This Is What A Vegan Keto Diet Looks Like


The ketogenic diet spread like wildfire throughout 2017, becoming one of the most popular (and extreme) nutritional trends for people to try. In order to change up the ways in which our bodies derive energy from the food we eat, the keto plan requires a significant shift from the typical quantities of macronutrients we consume. Keto dieters, on average, consume 80 percent fat, 15-20 percent protein and less than 5 percent carbohydrates.

Now, for many, this dietary layout relies heavily on the consumption of animal products — butter, cream, eggs, bacon, you name it. After all, how else are we supposed to stock up on so much fat without overdoing it in the land of carbs? It’s quite the conflicting task.

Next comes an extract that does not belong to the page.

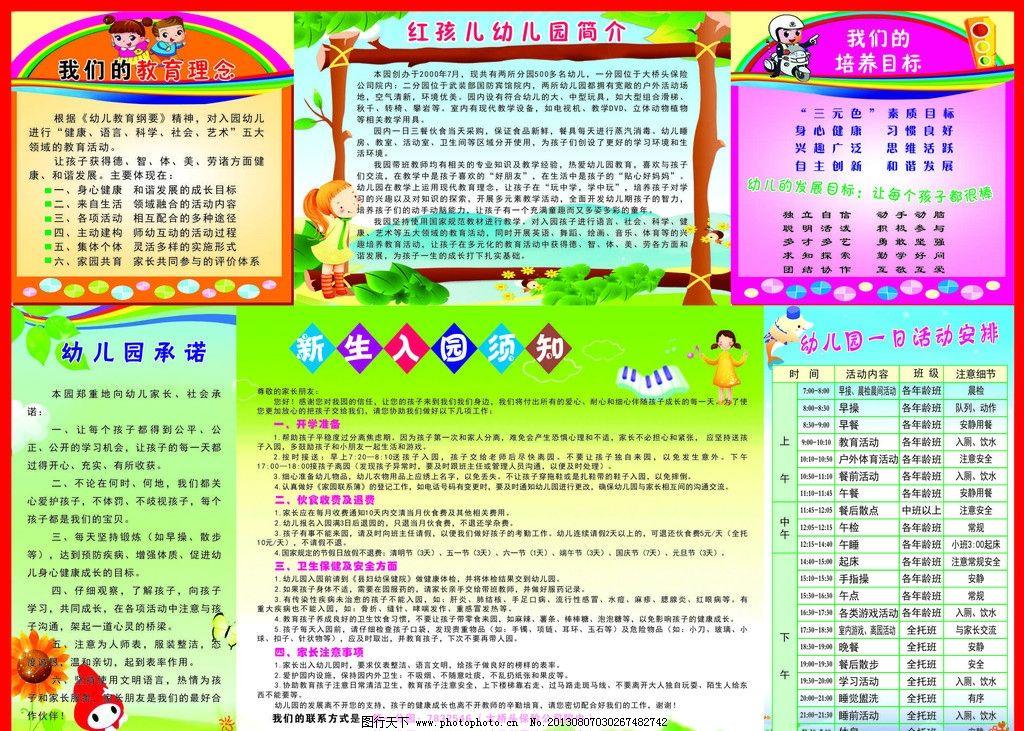幼儿园简介墙报图片_展板模板_广告设计_图行天下图库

However, there is a way to go keto and avoid eating animals altogether. It requires a lot more meal planning and a deeper understanding of nutritional balance, but if you’re a vegan who also wants to give ketogenesis a shot, here’s what you need to know.


Veganism is a dietary lifestyle that naturally lends itself to a higher (healthy) carbohydrate content because it relies solely on plants, and many of the plants we commonly eat — grains, potatoes, legumes and fruits — are stocked with good-for-you carbs. But when going keto, that number needs to be reduced significantly and, instead, replaced with vegan-friendly fats.

With that said, vegan keto dieters need to avoid:

  • Grains, including wheat, corn, rice, oats, barley, rye, spelt, millet, sorghum, teff, etc.
  • Tubers, including potatoes, yams, etc.
  • Legumes, including lentils, peas, any kind beans, etc.
  • Fruits with the exception of avocados and berries
  • Sugar, including honey, agave, maple syrup, etc.

But before you fall into a deep depression over all of the totally normal and healthy foods that are now off limits, check out all of the things you can have:

  • Vegan “meats” like tempeh, tofu and seitan
  • Mushrooms of all kinds
  • Leafy greens like spinach, kale and chard
  • Vegetables that grow above the ground like broccoli, cauliflower, squash, zucchini, etc.
  • High-fat vegan “dairy” like unsweetened coconut yogurt, vegan cheeses, etc.
  • Nuts and seeds of all kinds
  • Avocados and berries
  • Fermented foods like kimchi and sauerkraut
  • Sea vegetables like kelp
  • Sweeteners like Stevia, erythritol and monk fruit
  • Oils including coconut oil, olive oil, MCT oil, avocado oil, etc.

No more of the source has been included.